**EXERCISE GOAL:** Pull out every line of the entries below that contains the word "beam", treating uppercase and lowercase letters as different.
────────────────────────────────────────
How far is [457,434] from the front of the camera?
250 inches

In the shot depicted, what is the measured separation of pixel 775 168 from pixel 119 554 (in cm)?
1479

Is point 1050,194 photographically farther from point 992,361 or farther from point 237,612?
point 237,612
────────────────────────────────────────
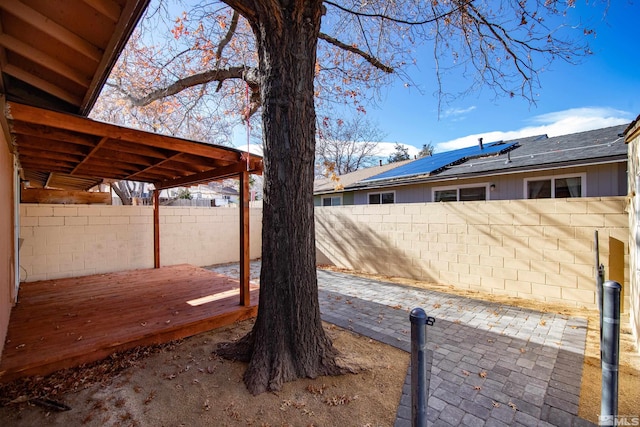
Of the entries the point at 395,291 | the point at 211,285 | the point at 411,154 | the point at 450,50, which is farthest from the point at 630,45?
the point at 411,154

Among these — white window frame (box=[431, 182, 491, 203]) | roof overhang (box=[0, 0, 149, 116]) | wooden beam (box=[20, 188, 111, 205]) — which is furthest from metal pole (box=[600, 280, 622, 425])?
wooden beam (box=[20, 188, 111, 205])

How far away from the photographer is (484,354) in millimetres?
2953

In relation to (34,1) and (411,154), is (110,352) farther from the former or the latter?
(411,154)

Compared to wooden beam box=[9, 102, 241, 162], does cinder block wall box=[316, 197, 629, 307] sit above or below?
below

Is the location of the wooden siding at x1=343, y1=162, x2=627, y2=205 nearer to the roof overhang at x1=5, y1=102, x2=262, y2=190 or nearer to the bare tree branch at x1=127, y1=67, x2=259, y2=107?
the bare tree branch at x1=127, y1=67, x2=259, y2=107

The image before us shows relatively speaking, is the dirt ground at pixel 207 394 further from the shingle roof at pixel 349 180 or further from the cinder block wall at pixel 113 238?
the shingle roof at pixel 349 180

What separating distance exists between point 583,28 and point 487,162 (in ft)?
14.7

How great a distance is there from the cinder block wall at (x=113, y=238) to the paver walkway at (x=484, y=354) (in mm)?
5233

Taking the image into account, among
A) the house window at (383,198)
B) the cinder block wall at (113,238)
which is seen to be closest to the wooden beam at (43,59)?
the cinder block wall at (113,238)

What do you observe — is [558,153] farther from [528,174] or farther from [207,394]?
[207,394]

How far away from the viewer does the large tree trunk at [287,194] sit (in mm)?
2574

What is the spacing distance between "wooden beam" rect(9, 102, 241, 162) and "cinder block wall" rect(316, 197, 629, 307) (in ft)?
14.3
────────────────────────────────────────
**RESULT BELOW:**
Among these — white window frame (box=[431, 182, 491, 203]) | roof overhang (box=[0, 0, 149, 116]) | wooden beam (box=[20, 188, 111, 205]) — which is furthest from metal pole (box=[600, 280, 622, 425])?
wooden beam (box=[20, 188, 111, 205])
Compared to wooden beam box=[9, 102, 241, 162], does cinder block wall box=[316, 197, 629, 307] sit above or below?
which is seen to be closest to the wooden beam at (43,59)?
What is the spacing distance between "wooden beam" rect(9, 102, 241, 162) and "cinder block wall" rect(316, 197, 629, 307) (in ft)?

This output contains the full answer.